**YOUR ASSIGNMENT**
Give as output the line that contains "kingdom: Animalia", followed by every remaining line of the entries, unchanged and with nothing added.

(Stored data)
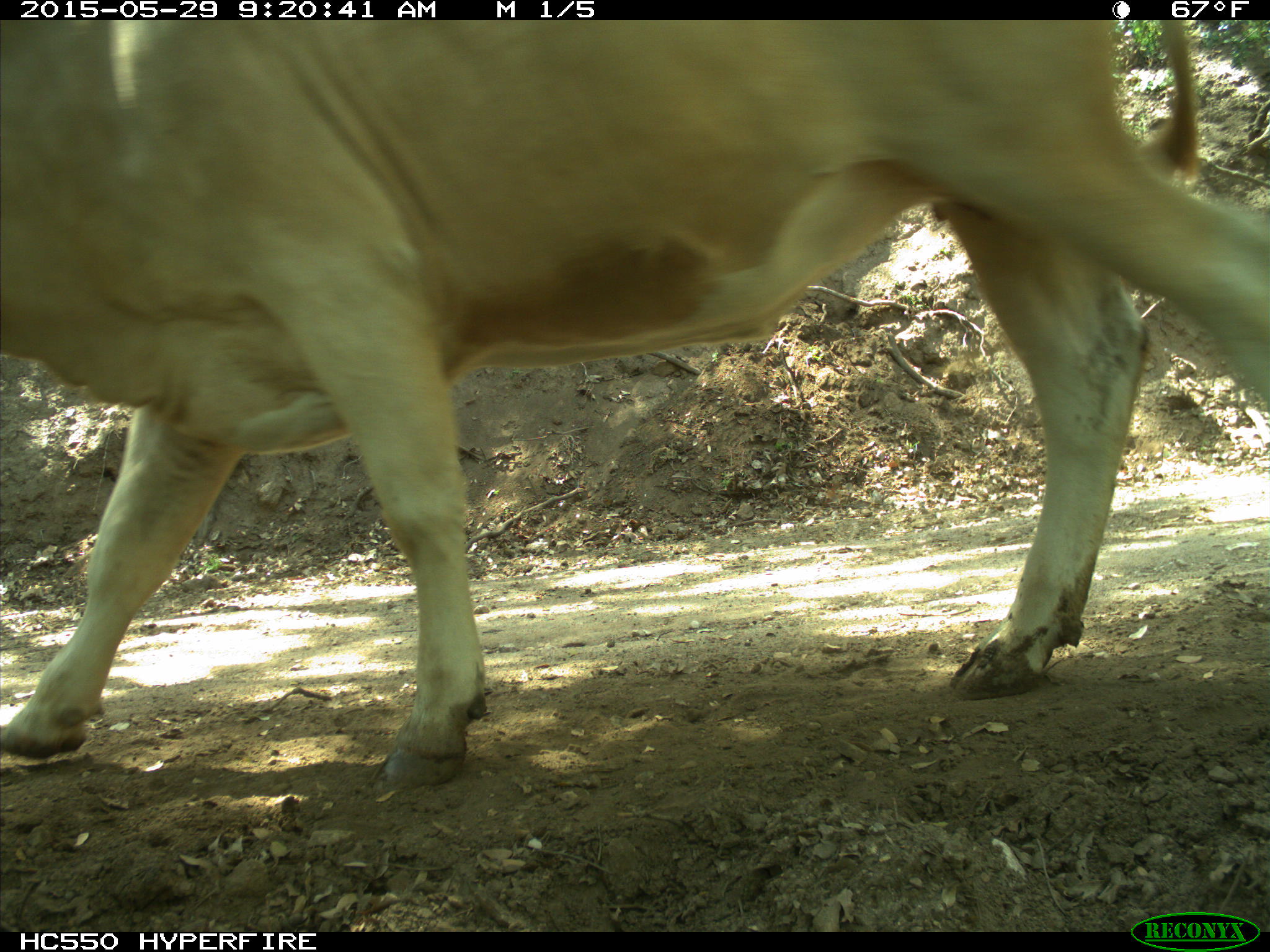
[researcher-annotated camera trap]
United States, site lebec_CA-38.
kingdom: Animalia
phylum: Chordata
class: Mammalia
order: Artiodactyla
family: Bovidae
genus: Bos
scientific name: Bos taurus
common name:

**EXPECTED ANSWER**
kingdom: Animalia
phylum: Chordata
class: Mammalia
order: Artiodactyla
family: Bovidae
genus: Bos
scientific name: Bos taurus
common name:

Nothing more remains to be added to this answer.